A storage battery of emf 8.0 V and internal resistance `0.5 Omega` is being charged by a 120V dc supply using a series resistor of `15.5Omega`. what in the terminal voltage of the battery during charging ? What is the purpose of having a series resistor in the charging circuit?

Emf of the storage battery, `E = 8.0 V`
Internal resistance of the battery, `r - 0.5 Omega`
DC supply voltage, `V = 120 V`
Resistance of the resistor, `R = 15.5 Omega`
Effective voltage in the circuit `= V^(1)`
R is connected to the storage battery in series.

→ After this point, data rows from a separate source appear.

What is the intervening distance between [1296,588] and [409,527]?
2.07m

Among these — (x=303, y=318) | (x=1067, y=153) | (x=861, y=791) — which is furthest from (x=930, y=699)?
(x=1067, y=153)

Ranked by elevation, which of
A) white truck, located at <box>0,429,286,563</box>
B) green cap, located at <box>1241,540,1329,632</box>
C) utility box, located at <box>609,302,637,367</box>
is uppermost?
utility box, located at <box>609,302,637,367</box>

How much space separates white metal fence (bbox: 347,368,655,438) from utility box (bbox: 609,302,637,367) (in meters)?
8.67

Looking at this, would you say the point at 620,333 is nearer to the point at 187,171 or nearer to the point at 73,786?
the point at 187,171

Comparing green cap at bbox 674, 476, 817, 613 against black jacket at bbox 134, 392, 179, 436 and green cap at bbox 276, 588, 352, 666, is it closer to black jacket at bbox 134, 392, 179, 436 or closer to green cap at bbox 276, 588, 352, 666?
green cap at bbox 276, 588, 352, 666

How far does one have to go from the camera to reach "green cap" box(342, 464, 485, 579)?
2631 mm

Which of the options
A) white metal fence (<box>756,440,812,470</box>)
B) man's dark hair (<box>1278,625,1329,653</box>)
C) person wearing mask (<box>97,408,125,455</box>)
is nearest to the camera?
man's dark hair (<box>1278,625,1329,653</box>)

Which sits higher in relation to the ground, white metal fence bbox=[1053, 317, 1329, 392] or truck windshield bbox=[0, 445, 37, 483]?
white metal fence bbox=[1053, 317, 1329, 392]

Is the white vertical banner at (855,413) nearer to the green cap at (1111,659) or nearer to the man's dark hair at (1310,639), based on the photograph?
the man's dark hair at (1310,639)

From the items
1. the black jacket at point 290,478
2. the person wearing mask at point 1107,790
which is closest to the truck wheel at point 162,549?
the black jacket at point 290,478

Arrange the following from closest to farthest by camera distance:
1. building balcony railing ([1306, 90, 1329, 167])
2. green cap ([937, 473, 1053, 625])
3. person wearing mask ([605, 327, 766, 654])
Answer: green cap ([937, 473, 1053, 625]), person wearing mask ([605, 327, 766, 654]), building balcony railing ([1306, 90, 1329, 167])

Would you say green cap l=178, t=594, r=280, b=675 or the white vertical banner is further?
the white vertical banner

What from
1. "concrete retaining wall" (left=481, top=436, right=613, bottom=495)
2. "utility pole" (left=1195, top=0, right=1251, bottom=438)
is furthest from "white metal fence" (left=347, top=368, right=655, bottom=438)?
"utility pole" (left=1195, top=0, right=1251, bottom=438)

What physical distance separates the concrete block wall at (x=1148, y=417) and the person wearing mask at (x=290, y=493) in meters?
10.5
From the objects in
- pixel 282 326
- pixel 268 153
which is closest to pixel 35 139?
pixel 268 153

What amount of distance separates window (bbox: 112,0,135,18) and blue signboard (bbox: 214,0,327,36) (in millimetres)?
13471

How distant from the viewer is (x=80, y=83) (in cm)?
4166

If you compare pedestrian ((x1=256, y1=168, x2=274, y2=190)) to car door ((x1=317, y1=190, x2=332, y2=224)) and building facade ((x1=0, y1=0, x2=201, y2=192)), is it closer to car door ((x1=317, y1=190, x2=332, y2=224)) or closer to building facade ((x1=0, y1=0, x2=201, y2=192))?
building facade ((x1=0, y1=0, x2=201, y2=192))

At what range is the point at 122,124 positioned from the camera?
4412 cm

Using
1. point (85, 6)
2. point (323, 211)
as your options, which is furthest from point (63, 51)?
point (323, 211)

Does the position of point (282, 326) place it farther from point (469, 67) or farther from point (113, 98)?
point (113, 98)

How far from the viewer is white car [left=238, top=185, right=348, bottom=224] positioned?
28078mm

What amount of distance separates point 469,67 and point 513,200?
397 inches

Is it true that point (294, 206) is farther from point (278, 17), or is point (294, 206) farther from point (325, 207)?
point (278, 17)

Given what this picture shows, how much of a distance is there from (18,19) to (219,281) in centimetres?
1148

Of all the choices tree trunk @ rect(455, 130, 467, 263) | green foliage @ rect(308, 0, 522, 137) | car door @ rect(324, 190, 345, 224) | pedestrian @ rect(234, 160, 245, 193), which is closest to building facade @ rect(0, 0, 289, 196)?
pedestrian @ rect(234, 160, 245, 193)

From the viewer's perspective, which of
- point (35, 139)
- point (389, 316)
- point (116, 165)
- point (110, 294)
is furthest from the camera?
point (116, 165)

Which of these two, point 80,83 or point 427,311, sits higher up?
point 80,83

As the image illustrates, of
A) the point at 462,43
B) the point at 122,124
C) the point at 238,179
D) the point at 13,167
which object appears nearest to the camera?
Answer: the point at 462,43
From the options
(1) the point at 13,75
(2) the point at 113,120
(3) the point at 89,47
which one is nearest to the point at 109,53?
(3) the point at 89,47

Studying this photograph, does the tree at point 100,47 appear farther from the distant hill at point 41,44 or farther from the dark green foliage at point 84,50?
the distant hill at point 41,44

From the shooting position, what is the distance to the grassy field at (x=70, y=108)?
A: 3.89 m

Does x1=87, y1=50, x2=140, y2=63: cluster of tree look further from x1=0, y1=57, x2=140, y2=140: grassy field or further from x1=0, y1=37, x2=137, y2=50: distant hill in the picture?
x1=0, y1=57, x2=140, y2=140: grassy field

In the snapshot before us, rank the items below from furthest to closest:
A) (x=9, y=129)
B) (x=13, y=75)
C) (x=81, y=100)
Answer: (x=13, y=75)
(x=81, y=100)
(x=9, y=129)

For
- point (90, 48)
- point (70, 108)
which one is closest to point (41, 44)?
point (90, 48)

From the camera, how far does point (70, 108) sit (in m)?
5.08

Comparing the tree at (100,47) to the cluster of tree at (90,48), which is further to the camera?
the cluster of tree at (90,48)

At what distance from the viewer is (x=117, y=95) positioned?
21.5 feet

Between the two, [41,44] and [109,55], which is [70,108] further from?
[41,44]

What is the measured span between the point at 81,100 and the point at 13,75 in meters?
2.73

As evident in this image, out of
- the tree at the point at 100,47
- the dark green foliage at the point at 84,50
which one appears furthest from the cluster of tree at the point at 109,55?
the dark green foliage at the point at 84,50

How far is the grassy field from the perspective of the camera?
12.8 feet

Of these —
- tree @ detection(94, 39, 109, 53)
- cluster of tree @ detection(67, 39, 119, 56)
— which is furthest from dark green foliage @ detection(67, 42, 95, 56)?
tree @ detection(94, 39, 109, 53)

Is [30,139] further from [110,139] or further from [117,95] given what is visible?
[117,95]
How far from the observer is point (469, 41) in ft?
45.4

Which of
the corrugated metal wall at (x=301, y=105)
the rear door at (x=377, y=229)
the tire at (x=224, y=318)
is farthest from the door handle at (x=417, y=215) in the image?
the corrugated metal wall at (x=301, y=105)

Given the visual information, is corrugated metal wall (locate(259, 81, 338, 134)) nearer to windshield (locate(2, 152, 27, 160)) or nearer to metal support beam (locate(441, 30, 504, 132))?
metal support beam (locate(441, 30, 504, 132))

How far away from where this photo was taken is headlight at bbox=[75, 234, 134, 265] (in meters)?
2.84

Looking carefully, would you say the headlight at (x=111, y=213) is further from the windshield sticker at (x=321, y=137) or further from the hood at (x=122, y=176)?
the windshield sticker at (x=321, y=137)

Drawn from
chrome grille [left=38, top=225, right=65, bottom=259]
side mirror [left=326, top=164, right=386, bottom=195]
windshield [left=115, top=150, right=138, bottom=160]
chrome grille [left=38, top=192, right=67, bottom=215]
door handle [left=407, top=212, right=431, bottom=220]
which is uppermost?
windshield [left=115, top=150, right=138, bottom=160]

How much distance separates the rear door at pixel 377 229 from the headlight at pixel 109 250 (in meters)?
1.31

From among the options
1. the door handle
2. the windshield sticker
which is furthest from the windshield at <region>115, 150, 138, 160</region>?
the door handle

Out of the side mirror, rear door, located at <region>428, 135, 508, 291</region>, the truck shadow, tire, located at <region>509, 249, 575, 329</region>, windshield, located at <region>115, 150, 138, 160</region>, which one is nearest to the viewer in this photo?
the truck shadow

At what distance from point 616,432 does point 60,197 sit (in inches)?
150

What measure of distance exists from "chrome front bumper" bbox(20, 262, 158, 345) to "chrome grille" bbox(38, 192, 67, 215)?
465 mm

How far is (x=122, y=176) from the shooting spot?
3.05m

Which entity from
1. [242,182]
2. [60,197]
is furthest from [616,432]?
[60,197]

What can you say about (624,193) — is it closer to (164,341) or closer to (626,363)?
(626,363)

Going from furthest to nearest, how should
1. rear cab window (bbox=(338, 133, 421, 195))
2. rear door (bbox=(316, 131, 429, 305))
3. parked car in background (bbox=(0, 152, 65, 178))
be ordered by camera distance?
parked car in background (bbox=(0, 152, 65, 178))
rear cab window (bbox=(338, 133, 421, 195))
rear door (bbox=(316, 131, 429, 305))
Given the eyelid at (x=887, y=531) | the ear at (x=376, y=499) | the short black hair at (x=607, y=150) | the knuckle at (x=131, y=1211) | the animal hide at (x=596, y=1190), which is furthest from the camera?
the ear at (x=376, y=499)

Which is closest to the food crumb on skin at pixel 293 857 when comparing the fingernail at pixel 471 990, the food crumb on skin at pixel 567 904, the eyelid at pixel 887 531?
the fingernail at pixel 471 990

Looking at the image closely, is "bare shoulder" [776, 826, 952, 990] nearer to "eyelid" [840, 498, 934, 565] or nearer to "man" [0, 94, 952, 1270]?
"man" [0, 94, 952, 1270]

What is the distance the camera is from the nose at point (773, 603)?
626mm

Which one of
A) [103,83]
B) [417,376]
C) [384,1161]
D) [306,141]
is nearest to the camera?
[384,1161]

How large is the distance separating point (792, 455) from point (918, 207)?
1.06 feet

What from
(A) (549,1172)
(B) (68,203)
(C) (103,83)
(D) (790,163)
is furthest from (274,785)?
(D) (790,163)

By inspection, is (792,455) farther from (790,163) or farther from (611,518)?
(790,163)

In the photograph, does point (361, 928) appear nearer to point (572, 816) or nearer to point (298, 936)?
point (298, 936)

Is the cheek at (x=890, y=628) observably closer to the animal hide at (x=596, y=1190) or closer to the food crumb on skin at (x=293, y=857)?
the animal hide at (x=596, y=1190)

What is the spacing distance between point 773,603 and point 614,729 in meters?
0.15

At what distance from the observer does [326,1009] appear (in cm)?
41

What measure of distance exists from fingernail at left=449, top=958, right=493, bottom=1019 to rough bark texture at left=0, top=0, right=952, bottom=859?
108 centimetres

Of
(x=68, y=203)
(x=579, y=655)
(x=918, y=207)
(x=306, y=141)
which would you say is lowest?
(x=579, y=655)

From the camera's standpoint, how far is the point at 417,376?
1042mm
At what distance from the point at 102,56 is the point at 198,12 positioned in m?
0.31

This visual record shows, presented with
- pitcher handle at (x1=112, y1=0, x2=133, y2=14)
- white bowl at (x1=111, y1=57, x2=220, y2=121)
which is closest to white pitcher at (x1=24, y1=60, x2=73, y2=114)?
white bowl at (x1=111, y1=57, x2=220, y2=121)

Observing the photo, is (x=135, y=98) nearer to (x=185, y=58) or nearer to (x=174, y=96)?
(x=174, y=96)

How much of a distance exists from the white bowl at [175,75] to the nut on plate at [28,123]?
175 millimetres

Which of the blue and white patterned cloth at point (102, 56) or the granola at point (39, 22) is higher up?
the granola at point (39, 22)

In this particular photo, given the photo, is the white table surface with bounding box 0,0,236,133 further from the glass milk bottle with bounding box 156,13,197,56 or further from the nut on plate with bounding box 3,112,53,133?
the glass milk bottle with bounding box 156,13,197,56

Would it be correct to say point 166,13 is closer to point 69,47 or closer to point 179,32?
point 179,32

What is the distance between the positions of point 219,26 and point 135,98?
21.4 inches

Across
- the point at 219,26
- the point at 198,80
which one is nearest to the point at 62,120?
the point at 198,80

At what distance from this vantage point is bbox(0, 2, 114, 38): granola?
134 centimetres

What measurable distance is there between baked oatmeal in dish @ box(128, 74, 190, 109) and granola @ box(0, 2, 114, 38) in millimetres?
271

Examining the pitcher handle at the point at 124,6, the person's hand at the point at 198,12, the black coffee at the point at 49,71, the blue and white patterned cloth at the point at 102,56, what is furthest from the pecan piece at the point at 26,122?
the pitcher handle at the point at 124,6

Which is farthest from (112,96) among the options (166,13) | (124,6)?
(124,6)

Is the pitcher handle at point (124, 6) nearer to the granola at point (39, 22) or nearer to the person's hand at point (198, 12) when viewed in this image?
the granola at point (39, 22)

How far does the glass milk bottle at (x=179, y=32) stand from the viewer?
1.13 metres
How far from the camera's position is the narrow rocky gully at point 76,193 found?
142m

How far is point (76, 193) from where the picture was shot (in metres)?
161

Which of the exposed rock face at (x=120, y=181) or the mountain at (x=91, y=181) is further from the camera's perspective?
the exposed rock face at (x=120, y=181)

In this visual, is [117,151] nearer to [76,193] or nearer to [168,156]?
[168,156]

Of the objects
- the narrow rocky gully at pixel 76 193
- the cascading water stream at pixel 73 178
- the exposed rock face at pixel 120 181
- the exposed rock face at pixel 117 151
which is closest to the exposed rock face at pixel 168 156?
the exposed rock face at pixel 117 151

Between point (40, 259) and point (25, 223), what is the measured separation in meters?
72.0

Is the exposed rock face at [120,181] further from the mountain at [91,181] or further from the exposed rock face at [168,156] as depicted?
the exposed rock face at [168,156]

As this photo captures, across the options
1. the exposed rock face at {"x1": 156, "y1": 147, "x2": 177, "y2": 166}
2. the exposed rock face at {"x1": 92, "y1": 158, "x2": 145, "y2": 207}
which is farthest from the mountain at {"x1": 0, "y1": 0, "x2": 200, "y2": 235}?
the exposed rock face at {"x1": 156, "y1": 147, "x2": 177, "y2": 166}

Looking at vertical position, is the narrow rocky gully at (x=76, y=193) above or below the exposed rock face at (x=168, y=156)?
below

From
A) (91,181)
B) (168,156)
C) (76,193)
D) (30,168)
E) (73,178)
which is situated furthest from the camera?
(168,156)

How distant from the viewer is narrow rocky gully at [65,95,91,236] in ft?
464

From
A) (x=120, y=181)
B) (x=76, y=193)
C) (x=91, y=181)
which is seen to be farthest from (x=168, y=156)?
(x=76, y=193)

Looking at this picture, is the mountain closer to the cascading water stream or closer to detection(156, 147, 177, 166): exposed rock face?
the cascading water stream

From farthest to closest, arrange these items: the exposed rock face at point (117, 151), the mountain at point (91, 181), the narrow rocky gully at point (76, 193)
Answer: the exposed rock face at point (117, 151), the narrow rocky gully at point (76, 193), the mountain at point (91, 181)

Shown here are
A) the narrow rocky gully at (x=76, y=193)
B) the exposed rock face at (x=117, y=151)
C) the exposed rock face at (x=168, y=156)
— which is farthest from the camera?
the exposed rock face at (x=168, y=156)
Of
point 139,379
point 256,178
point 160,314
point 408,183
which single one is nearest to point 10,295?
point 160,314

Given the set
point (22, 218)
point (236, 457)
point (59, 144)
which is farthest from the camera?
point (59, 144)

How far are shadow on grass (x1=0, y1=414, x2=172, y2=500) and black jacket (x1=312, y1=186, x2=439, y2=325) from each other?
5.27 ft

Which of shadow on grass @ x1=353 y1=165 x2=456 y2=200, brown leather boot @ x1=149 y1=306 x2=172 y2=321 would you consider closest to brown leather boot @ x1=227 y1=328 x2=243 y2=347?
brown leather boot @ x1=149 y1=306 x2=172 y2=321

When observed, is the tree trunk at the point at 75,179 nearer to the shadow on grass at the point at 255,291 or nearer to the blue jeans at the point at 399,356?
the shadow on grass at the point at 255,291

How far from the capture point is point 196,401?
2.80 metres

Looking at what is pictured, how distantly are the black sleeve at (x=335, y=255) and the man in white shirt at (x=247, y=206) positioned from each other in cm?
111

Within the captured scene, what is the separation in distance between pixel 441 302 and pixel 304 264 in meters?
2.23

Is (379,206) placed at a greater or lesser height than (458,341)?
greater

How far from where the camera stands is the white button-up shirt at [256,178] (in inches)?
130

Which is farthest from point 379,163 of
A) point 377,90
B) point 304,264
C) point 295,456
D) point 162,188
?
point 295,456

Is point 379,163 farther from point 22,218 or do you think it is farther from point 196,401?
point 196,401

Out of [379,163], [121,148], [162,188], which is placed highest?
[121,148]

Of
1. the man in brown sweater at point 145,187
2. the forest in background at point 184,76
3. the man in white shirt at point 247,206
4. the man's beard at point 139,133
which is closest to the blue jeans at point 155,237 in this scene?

Hence, it can be written as
`V^(1)=V-E`
`V^(1) = 120 - 8 = 112 V`
Current flowing in the circuit `= I`, which is given by the relation,
`I = (V^(1))/(R+r)`
`=(112)/(15.5 + 5)=(112)/(16)=7A`
Voltage across resistor R given by the product, `IR - 7 xx 15.5 = 108.5 V`
DC supply voltage = Terminal voltage of battery + Voltage drop acorss R
Terminal voltage of battery `= 120 - 108.5 = 11.5 V`
A series resistor in a charging circuit limits the current drawn from the external source. The current will be extremely high in its absence. This is very dangerous.